Formula (1): (Y / X) × Z = a
Formula (2): 0.006 ≦ a ≦ 0.065
(In Formula (1) and Formula (2), X is the external addition amount (mass%) of the first silica particles to the toner particles, and Y is the external addition amount of the second silica particles to the toner particles. Z is the amount of lubricant supplied (mg / cm ² ) supplied per 1000 rotations of the image carrier.   The mass ratio of the external addition amount of the first silica particles and the external addition amount of the second silica particles to the toner particles (external addition amount of the first silica particles / external addition amount of the second silica particles) is: The image forming apparatus according to claim 1, wherein the image forming apparatus is 0.1 or more and 2.9 or less.   The image forming apparatus according to claim 1, wherein the lubricant is zinc stearate.
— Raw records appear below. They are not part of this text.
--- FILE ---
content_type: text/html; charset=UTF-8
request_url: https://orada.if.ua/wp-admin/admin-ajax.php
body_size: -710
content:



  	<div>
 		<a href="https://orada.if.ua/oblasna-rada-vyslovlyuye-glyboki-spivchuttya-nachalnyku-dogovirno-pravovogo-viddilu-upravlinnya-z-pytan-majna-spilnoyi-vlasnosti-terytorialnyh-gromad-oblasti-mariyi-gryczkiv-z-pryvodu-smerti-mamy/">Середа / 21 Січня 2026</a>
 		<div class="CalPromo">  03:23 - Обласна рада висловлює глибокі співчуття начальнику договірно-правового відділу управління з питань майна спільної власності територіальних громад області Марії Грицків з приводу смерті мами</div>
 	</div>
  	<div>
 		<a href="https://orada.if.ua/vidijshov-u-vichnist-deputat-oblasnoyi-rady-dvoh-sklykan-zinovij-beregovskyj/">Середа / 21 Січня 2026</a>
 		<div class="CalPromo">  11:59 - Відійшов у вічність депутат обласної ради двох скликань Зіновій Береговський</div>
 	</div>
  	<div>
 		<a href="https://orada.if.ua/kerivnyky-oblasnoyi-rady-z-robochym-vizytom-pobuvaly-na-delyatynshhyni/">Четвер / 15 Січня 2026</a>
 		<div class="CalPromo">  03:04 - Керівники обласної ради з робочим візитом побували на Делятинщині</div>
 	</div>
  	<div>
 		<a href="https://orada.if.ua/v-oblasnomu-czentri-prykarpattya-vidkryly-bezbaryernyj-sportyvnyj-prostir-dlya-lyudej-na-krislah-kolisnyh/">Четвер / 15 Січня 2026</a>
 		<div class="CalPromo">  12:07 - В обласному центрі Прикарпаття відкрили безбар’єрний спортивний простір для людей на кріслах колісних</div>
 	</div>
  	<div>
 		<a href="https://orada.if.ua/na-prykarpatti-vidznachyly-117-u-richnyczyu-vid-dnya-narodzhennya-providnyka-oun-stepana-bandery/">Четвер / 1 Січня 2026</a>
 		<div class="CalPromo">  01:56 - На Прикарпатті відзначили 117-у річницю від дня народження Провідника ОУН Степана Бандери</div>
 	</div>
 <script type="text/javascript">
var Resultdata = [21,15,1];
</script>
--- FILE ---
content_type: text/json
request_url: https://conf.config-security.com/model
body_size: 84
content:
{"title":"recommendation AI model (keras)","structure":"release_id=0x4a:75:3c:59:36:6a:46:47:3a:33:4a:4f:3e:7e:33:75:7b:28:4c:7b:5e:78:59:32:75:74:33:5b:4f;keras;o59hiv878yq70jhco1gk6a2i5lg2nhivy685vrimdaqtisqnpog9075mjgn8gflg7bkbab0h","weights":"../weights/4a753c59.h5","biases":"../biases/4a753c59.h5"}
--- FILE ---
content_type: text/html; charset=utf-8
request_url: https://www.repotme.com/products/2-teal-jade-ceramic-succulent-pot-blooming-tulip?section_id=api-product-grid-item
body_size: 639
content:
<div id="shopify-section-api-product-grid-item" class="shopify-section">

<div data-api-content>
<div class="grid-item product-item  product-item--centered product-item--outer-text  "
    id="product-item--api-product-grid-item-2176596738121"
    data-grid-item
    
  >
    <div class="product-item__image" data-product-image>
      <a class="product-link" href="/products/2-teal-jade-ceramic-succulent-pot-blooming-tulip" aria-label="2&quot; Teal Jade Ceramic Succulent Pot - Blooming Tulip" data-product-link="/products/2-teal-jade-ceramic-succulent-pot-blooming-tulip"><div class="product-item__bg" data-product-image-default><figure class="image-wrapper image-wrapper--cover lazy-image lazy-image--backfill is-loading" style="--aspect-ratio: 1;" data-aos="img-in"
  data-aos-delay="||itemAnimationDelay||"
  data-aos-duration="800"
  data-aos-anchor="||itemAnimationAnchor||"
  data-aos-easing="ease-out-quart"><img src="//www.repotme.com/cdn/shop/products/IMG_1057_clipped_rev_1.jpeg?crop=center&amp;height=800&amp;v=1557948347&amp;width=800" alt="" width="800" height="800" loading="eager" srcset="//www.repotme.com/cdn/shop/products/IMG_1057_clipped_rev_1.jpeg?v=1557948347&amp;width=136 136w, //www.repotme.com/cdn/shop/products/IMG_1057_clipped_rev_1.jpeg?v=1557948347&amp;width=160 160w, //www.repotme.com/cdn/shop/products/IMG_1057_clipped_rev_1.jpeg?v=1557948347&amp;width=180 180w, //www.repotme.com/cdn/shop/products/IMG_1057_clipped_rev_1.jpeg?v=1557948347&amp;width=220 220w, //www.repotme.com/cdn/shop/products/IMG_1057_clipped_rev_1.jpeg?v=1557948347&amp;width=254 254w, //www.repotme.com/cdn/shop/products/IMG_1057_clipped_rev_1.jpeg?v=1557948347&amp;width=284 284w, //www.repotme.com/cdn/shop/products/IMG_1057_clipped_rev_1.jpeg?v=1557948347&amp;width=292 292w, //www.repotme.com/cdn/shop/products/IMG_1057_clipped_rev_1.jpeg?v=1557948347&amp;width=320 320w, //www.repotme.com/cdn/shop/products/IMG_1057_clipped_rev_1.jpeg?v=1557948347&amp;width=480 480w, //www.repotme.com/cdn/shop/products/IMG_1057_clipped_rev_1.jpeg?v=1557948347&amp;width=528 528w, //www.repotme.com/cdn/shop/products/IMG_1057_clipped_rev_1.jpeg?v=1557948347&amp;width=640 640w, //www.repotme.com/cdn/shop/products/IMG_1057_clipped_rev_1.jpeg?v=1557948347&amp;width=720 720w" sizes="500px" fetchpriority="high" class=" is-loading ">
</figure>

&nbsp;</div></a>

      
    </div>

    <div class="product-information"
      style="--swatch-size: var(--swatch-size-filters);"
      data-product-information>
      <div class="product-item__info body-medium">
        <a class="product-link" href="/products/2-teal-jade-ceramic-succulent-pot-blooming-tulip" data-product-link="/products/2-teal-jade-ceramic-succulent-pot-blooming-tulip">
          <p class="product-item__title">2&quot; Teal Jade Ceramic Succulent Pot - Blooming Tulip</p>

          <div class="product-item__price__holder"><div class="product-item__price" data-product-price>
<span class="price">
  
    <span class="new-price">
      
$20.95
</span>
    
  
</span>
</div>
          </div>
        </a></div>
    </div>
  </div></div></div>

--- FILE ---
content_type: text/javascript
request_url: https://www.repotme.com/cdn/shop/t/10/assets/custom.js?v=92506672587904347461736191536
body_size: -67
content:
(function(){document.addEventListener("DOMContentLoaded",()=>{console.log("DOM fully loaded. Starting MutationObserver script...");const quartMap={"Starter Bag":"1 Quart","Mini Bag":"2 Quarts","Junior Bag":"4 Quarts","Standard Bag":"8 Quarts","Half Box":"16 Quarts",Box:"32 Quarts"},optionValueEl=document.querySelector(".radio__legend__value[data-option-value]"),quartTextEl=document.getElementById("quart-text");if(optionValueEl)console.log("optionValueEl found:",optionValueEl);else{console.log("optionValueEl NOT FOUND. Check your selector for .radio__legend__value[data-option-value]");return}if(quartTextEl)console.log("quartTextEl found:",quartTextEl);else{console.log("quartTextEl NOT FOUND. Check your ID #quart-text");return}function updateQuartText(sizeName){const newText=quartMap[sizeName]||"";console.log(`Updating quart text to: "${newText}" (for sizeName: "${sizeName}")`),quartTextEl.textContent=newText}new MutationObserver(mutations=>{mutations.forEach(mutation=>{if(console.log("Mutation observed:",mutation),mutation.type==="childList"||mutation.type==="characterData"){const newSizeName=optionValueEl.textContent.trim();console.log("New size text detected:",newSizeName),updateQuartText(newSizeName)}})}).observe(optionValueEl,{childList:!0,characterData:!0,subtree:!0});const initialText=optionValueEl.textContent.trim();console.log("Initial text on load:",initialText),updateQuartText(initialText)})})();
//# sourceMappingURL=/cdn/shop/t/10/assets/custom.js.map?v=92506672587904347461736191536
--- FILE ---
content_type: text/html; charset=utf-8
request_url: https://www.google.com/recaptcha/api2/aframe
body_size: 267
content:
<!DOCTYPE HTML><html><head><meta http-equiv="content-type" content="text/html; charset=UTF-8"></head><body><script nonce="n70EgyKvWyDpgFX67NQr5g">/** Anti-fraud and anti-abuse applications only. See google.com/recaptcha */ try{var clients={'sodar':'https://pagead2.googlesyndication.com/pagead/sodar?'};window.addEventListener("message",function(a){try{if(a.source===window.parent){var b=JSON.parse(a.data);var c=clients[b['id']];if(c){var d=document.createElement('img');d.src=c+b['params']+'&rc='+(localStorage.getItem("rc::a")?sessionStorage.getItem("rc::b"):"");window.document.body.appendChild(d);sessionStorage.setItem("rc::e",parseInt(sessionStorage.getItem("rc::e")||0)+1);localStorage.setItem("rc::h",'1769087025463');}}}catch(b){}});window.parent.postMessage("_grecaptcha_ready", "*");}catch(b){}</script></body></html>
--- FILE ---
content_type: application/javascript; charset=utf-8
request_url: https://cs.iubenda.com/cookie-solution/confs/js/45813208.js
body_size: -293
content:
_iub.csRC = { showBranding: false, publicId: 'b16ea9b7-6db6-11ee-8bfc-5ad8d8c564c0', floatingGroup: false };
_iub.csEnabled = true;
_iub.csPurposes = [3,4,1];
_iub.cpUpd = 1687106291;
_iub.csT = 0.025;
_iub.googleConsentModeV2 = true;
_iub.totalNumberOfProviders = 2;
An image carrier,
Toner particles, first silica particles having a number average particle size of 100 nm to 180 nm and a shape factor SF2 of 130 to 180, and a number average particle size of 100 nm to 180 nm and a shape factor SF2 of 100 or more And an electrostatic charge image developer formed on the surface of the image carrier by the electrostatic charge image developer. Developing means for developing the toner image as a toner image;
Cleaning means having a cleaning blade for cleaning the surface of the image carrier;
Lubricant supply means for supplying a lubricant to the surface of the image carrier;
And a process cartridge that is detachably attached to the image forming apparatus.